Do you spend time as a couple? Do fun things together? What attracted you to him? How long have you been feeling this way etc.

giantnannyknickers · 11/03/2019 02:22

@hadenoughnow I feel conflicted about this as I feel it's totally normal fall in and out of love with someone over the course of a life time. And from your post I don't really see what upside there would be in leaving? Will you be happier on your own? Could it all be a case of you need to focus on your self love first and then couples counselling and maybe that might fix things within the marriage? I'm not sure just throwing things out there.

I'm a single parent to 3 and it's bloody hard. I'm
Physically and mentally broken from it.

hadenoughnow · 11/03/2019 02:30

musti no, we don't anymore. Tbh, we never did before the kids, apart from going out for dinner, drinking and sex.

We have nothing in common. I like the outdoors, exercise, reading. He likes tv, playing games on his phone.

He asks me If I want to watch a movie with him, and I say no, because he wants to watch something that doesn't interest me at all. I ask him if he'd like to go for walk with me and the kids and the dogs and be says no because he doesn't like walking!

OP posts:
hadenoughnow · 11/03/2019 02:33

giantnannyknickers
Exactly! What is the point in leaving? That's what I keep telling myself. I'd just be upsetting 4 amazing kids, just for a minor improvement for me.

SP to 3 must be incredibly hard, bet you're doing an amazing job though FlowersFlowers

OP posts:
Justagirlwholovesaboy · 11/03/2019 02:37

Maybe it would be better for you both for you to leave, I doubt he’s feeling good or receiving much from this relationship by the sounds of it. So yes find the courage to leave and maybe you both have a chance of happiness

Butteredghost · 11/03/2019 04:04

I'm on the fence here OP. I definitely believe you only have one life, you make it as good as possible which includes leaving unhappy relationships. You can be happy single. Break ups are a part of life and your kids will understand that even if they are initially shocked.
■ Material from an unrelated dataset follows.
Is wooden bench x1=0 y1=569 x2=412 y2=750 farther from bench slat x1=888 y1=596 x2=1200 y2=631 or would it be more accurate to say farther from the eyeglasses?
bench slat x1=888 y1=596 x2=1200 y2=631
On the other hand though, I agree with pp that it's not realistic or imo possible to be "in love" with someone over a lifetime. I think the best you can hope for is a reasonable level of friendship and respect, are a good team domestically and have a nice family life together.

I wonder if a solution for you would actually be to focus less on the relationship. Mulling over it constantly and always thinking "hmm we don't go out to dinner any more" (who does?) can't be helping. What about trying to spice up your own life through new hobbies, going out, activities with dc. I know when I'm unhappy generally DH can seem like the problem for his quietness/boringness. When I'm happy and busy it's lovely to come home to a calm, kind man.